In order to weigh and balance all these variables and probabilities, the baboon requires far more complicated algorithms than the ones controlling automatic vending machines. The prize for making correct calculations is correspondingly greater. The prize is the very survival of the baboon. A timid baboon – one whose algorithms overestimate dangers – will starve to death, and the genes that shaped these cowardly algorithms will perish with him. A rash baboon – one whose algorithms underestimate dangers – will fall prey to the lion, and his reckless genes will also fail to make it to the next generation. These algorithms undergo constant quality control by natural selection. Only animals that calculate probabilities correctly leave offspring behind.

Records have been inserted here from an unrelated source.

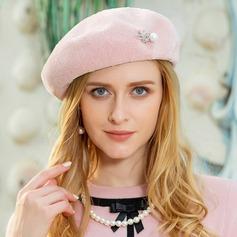 Damer' Elegant polyester med Strass/Pärla Basker Hat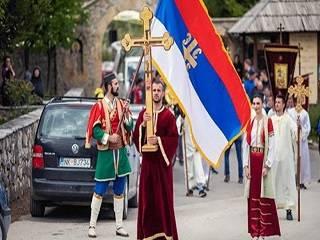 Власти Черногории открыли уголовные дела против священников, которые во время карантина вышли на крестный ход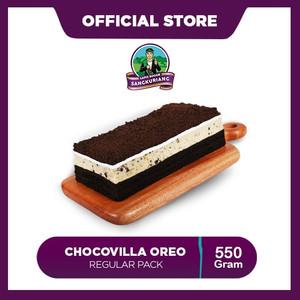 Lapis Bogor Sangkuriang Chocovilla Oreo - Reguler Pack (550gr)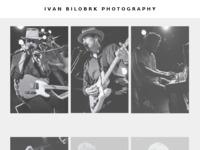 Frontpage screenshot for site: Ivan Bilobrk photography (http://ivan-bilobrk.from.hr)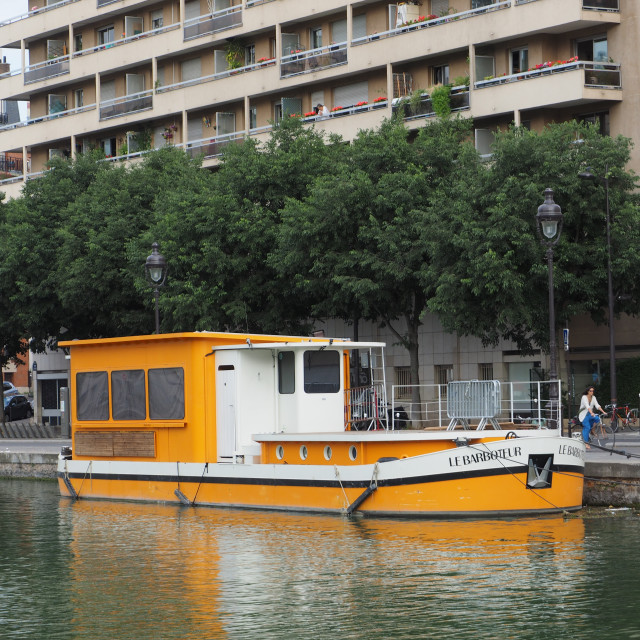 """Barge Le Barboteur is moored in Paris"" stock image"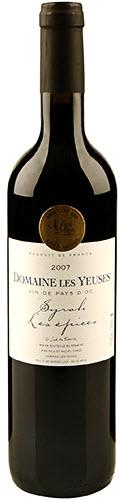 Domaine Les Yeuses Les Épices Syrah 2007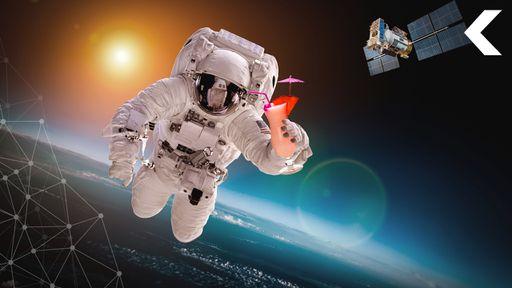 Turistas espaciais também devem ser chamados de astronautas?
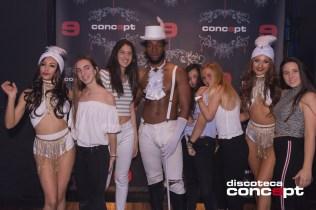 Concept White Party Sábado-85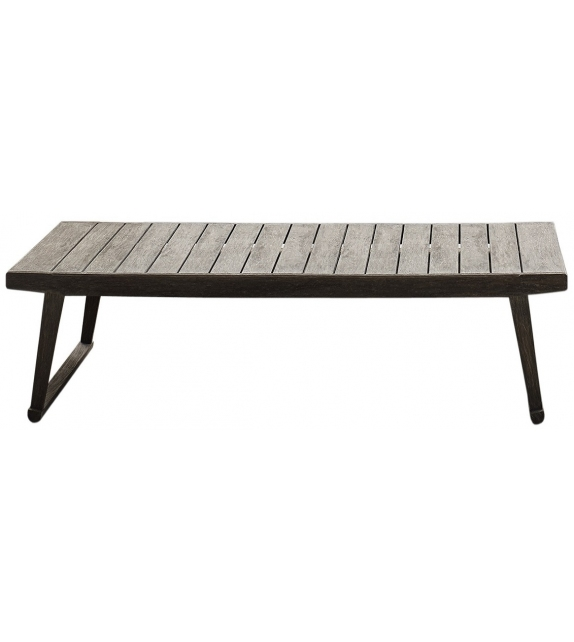 Ready for shipping - Gio B&B Italia Coffee Table Outdoor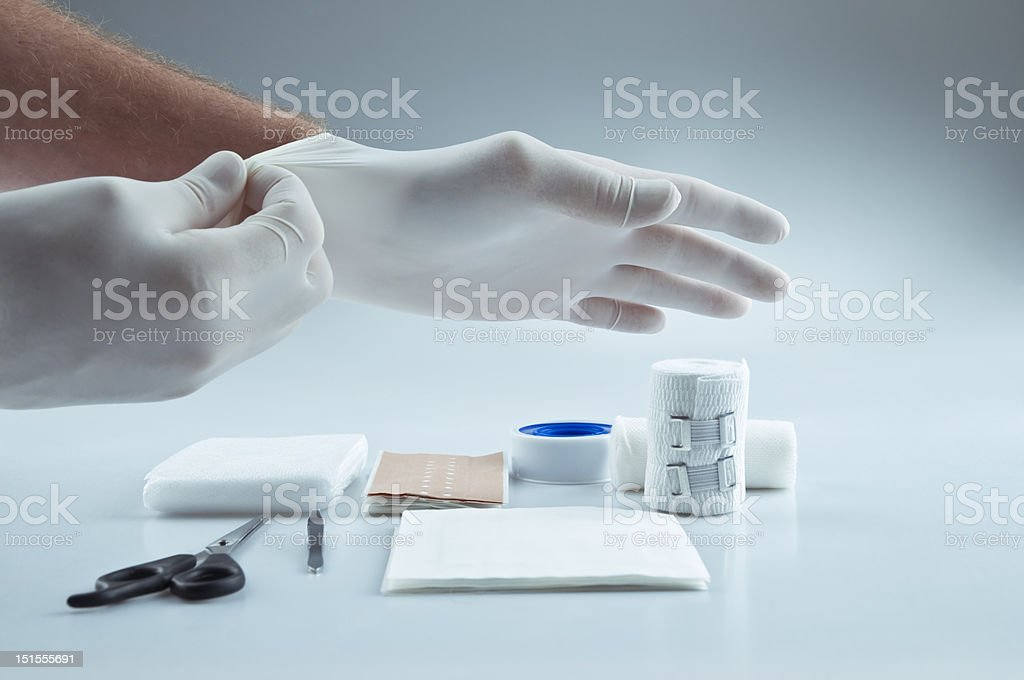 First aid medical supplies stock photo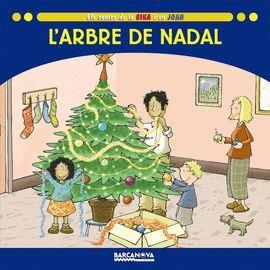 ARBRE DE NADAL, L'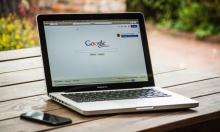 """لن تتوقّعوا: عمّ بحث الناس على """"جوجل""""في 2019؟"""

Yet this is all very abstract. How exactly does a baboon calculate probabilities? He certainly doesn’t draw a pencil from behind his ear, a notebook from a back pocket, and start computing running speeds and energy levels with a calculator. Rather, the baboon’s entire body is the calculator. What we call sensations and emotions are in fact algorithms. The baboon feels hunger, he feels fear and trembling at the sight of the lion, and he feels his mouth watering at the sight of the bananas. Within a split second, he experiences a storm of sensations, emotions and desires, which is nothing but the process of calculation. The result will appear as a feeling: the baboon will suddenly feel his spirit rising, his hairs standing on end, his muscles tensing, his chest expanding, and he will inhale a big breath, and ‘Forward! I can do it! To the bananas!’ Alternatively, he may be overcome by fear, his shoulders will droop, his stomach will turn, his legs will give way, and ‘Mama! A lion! Help!’ Sometimes the probabilities match so evenly that it is hard to decide. This too will manifest itself as a feeling. The baboon will feel confused and indecisive. ‘Yes ... No ... Yes ... No ... Damn! I don’t know what to do!’
In order to transmit genes to the next generation, it is not enough to solve survival problems. Animals also need to solve reproduction problems too, and this depends on calculating probabilities. Natural selection evolved passion and disgust as quick algorithms for evaluating reproduction odds. Beauty means ‘good chances for having successful offspring’. When a woman sees a man and thinks, ‘Wow! He is gorgeous!’ and when a peahen sees a peacock and thinks, ‘Jesus! What a tail!’ they are doing something similar to the automatic vending machine. As light reflected from the male’s body hits their retinas, extremely powerful algorithms honed by millions of years of evolution kick in. Within a few milliseconds the algorithms convert tiny cues in the male’s external appearance into reproduction probabilities, and reach the conclusion: ‘In all likelihood, this is a very healthy and fertile male, with excellent genes. If I mate with him, my offspring are also likely to enjoy good health and excellent genes.’ Of course, this conclusion is not spelled out in words or numbers, but in the fiery itch of sexual attraction. Peahens, and most women, don’t make such calculations with pen and paper. They just feel them.